Quest chose a synthetic partition key that incorporated Server Id and type of data being stored. This gave a high number of distinct values (high cardinality), leading to an even distribution of data – crucial for a write heavy workload.
Tune indexing policy
For Quest’s write-heavy workload, tuning index policy and RU cost on writes was key to achieving good performance. To do this, Quest modified the Azure Cosmos DB indexing policy to explicitly index commonly queried properties in a document and exclude the rest. In addition, Quest included only a few commonly used properties in the body of the document and encoded the rest of the data into a single property.
Scale up and down RUs based on data access pattern
In Spotlight Cloud, customers tend to access recent data more frequently than the older data. At the same time, new data continues to be written in a steady stream, making it a write-heavy workload.

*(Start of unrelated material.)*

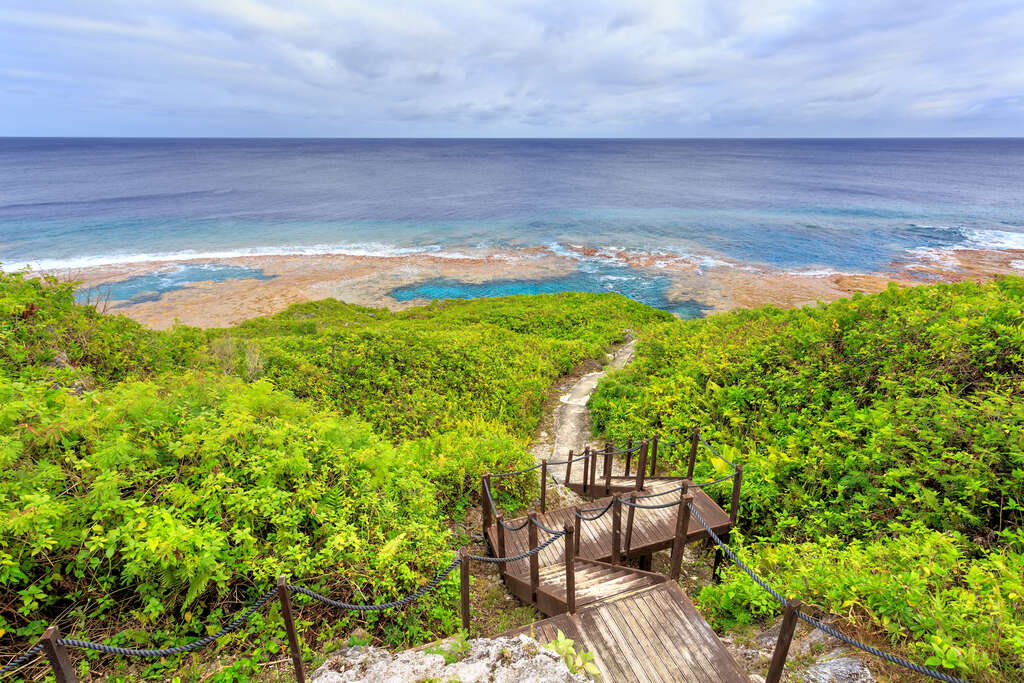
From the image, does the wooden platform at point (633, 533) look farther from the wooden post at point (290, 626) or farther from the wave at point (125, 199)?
the wave at point (125, 199)

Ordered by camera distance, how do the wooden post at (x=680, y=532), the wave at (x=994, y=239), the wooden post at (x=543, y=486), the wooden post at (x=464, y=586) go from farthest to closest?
the wave at (x=994, y=239), the wooden post at (x=543, y=486), the wooden post at (x=680, y=532), the wooden post at (x=464, y=586)

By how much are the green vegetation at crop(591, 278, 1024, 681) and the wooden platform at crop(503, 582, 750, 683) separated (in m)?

To tune the overall provisioned RUs of the workload, Quest split the data into multiple containers. A new container is created regularly (e.g. every week to a few months) with high RUs, ready to receive writes.
Once the next new container is ready, the previous container’s RUs is reduced to only what is required to serve the expected read operations. Writes are then directed to the new container with high number of RUs.
Tour of Spotlight Cloud’s user interface
Quest has provided software solutions for the fast paced world of enterprise IT since 1987. They are a global provider to 130,000 companies across 100 countries, including 95 percent of the Fortune 500 and 90% of the Global 1000.